We were sitting in a café with four other friends. The café had tinted windows and a smell that suggested no one ever came here, except our large and fair-skinned waiter, whom we decided looked just like Tahir Yuldashev, the Uzbek mentor of the Waziristan lord Baitullah Mehsud. Until this summer, there’d been a ceasefire between Mehsud and the Pakistan Army. Since the end of the ceasefire, Yuldashev was again supplying Mehsud with Uzbek bodyguards hardened from decades of fighting the Soviets in Afghanistan. Yuldashev, and Central Asia in general, captured our imagination more than the bombings in our own city. We still didn’t know who’d bombed the hotel. We were already resigned to never knowing. Yuldashev, on the other hand, was organized and known. For instance, he’d raised an army to avenge the American bombing of Shahi-Kot Valley in Afghanistan in 2002. That was organized.

Three years later, we still didn’t know why America had called the bombing Operation Anaconda.

“Ask him,” Irfan pointed to the waiter hovering near the door.

We waved him over. I said, “Why name the siege of Shahi-Kot in Central Asia after a water snake in South America?”

The waiter walked outside for a smoke.

“They think we’re an extension of Vietnam,” answered Irfan.

“Are there anaconda in Vietnam?”

“What would you rather they had called it?”

“Operation Cobra.”

“Too typical.”

“Operation Antelope?”

The war had the benefit of giving me something to discuss not only with my friends in place of my failure as a boyfriend, but also with my father, in place of my failure as a son.

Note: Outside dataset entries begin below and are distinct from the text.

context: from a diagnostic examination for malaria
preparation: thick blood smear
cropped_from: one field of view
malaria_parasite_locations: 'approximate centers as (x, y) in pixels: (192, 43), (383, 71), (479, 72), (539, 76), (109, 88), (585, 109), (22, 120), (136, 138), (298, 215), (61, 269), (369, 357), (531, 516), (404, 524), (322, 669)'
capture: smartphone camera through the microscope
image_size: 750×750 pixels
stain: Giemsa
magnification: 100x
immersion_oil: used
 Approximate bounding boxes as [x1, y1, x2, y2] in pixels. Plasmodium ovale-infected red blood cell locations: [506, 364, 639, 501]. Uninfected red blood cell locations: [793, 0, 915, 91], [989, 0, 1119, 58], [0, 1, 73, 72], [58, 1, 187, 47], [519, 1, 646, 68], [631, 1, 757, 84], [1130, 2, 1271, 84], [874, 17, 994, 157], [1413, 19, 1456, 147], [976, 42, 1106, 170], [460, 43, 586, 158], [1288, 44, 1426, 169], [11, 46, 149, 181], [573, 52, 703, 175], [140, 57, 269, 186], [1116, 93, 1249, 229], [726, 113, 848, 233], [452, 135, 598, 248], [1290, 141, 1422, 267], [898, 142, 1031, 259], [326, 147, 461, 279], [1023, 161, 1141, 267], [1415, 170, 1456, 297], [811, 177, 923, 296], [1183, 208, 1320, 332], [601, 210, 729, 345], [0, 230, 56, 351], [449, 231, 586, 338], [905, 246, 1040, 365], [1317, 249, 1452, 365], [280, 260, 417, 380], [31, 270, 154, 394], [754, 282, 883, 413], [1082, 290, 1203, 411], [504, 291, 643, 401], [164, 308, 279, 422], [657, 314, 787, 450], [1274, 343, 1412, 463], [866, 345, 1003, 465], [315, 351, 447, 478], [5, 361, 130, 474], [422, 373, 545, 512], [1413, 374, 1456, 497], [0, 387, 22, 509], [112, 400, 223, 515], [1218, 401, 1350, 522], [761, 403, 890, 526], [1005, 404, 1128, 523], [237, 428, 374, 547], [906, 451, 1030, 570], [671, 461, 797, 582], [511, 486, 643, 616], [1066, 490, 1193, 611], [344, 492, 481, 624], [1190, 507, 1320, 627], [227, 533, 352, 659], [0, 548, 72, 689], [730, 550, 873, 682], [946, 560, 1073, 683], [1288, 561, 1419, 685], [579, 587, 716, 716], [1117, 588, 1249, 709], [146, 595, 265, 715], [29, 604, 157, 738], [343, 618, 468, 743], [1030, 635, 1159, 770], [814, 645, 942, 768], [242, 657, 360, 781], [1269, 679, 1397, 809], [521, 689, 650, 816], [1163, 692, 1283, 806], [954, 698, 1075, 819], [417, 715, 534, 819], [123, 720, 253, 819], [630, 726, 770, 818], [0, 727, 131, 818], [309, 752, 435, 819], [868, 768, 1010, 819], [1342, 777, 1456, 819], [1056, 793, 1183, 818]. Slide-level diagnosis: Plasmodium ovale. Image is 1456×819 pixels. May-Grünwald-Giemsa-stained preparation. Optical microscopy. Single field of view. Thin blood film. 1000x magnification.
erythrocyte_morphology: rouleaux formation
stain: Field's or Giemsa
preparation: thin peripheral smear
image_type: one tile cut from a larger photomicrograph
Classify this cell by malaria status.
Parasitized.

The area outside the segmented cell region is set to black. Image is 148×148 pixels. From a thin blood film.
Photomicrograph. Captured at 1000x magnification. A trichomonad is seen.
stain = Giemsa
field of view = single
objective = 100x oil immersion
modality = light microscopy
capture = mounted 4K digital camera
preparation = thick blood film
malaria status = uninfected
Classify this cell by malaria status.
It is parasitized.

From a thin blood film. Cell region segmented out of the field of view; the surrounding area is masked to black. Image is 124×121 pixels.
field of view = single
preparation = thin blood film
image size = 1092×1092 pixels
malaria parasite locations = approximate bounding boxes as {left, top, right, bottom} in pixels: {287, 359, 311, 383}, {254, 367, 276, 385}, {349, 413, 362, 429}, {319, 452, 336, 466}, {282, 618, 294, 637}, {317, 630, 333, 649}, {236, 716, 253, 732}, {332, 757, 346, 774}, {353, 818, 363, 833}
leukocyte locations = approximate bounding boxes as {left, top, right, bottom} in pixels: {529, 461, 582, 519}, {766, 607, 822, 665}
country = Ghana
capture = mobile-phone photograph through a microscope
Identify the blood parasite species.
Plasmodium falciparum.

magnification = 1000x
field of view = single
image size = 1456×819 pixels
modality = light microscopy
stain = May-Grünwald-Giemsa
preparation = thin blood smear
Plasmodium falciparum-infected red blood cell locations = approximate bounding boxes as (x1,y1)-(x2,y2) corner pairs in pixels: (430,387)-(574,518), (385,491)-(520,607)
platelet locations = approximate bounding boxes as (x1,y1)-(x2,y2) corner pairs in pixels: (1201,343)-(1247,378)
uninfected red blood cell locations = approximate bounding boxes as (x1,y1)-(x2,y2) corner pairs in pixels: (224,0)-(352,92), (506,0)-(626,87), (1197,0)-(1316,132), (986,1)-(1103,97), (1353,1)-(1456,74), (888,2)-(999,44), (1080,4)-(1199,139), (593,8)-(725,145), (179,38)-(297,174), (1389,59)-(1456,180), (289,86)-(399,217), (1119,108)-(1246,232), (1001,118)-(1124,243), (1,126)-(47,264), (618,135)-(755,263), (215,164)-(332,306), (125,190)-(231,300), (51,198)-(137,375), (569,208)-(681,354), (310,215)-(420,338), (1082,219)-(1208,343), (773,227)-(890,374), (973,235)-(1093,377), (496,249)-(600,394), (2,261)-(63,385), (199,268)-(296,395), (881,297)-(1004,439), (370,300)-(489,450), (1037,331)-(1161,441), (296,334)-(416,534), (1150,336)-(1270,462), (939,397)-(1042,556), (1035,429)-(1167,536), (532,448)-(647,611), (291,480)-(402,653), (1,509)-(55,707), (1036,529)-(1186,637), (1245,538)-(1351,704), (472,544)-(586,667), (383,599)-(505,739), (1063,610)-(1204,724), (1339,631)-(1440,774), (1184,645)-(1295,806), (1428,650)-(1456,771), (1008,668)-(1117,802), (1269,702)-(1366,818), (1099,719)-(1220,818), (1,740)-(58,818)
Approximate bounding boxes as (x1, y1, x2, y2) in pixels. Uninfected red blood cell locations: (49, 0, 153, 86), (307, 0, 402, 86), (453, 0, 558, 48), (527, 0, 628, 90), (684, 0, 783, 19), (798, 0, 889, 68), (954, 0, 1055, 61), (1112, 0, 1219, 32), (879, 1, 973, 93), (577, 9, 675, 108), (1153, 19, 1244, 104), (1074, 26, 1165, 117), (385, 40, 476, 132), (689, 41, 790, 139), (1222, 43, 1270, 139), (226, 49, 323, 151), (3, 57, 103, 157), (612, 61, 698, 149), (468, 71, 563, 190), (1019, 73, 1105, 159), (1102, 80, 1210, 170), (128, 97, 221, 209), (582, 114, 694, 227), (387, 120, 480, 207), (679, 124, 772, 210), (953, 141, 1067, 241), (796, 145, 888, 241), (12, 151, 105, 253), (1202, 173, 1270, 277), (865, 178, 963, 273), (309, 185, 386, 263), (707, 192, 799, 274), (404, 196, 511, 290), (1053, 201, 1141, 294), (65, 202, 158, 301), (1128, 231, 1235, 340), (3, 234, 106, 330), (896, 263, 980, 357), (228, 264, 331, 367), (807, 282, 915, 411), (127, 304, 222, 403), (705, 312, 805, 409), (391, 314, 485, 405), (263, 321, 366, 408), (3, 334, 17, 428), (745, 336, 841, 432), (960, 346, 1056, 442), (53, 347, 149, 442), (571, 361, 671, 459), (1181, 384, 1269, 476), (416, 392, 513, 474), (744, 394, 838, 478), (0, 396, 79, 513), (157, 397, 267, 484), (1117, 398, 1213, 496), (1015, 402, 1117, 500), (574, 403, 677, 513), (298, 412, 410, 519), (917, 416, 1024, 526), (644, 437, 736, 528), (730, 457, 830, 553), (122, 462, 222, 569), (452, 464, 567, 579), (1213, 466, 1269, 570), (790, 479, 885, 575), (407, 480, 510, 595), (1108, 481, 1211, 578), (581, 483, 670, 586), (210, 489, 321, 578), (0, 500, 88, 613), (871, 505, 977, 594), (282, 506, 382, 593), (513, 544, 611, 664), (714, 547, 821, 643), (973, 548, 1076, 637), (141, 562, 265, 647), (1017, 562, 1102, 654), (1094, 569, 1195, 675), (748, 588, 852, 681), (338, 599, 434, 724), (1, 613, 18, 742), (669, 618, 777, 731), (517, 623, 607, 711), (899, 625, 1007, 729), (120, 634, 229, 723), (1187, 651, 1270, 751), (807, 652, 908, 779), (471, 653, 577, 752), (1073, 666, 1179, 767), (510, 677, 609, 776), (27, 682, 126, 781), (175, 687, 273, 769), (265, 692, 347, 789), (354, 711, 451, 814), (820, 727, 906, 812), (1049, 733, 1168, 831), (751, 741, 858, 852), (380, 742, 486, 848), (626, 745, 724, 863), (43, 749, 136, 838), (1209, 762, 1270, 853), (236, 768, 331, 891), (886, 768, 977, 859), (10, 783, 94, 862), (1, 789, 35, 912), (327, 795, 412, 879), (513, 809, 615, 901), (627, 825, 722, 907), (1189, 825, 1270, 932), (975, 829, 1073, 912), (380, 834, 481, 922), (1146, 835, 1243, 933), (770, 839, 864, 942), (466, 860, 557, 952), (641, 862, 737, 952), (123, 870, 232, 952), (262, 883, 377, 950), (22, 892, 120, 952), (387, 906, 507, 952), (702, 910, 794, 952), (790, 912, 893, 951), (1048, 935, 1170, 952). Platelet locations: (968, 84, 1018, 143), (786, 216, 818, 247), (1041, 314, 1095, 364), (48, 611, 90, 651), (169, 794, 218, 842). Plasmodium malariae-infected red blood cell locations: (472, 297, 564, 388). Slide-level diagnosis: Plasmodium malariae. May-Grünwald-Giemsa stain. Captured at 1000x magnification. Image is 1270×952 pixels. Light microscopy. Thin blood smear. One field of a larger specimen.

One morning, the newspaper carried a cartoon that moved the ice between us by a few millimeters. It was this. A white hand belonging to a white man with a top hat and stars and stripes gives a brown man in tattered clothes money. The brown man, delighted, starts sewing together a doll. In the next panel, the same white hand gives the merry tailor twice as much money. This time, the brown man, fuming, tears apart his invention, dress, beard, et al. For those who didn’t get it, the caption read: Pakistan spends billions of dollars destroying what it spent millions of dollars creating .

My father chuckled. I chuckled.

Two days later, we were in Islamabad.

On the bus up, Farhana picked at her lip. She said nothing even when the bus broke down and we waited three hours for another one. All foreigners had to register with the military almost every hour, so the bus kept stopping and everyone was forced to wait for her and Wes. No one complained, not even those with six or seven children at their knee. I didn’t know if Farhana’s aloofness had to do with annoyance at these stops (curiously, Wes was cheerful throughout), embarrassment at keeping the bus waiting, or if it was aimed only at me. Some holdover from Karachi? Or did she imagine I had the power to prevent the stops? Or that I was mocking her for thinking she would be treated as if from here? She was courteous with the passengers; overly courteous, in fact, telling Wes repeatedly how friendly and dignified everyone was, as if he needed to be told. She was even courteous with the military men, who delighted in chatting with her, who would not have delighted in chatting with her had she not been a guest. They were even more delighted to have their picture taken (with my camera! That she despised!) while proudly displaying their guns. Afterward, they offered Wes a free lesson in Automatic Weapons 101 that he gladly accepted. The people on the bus waited, some cheering, others in dignified silence.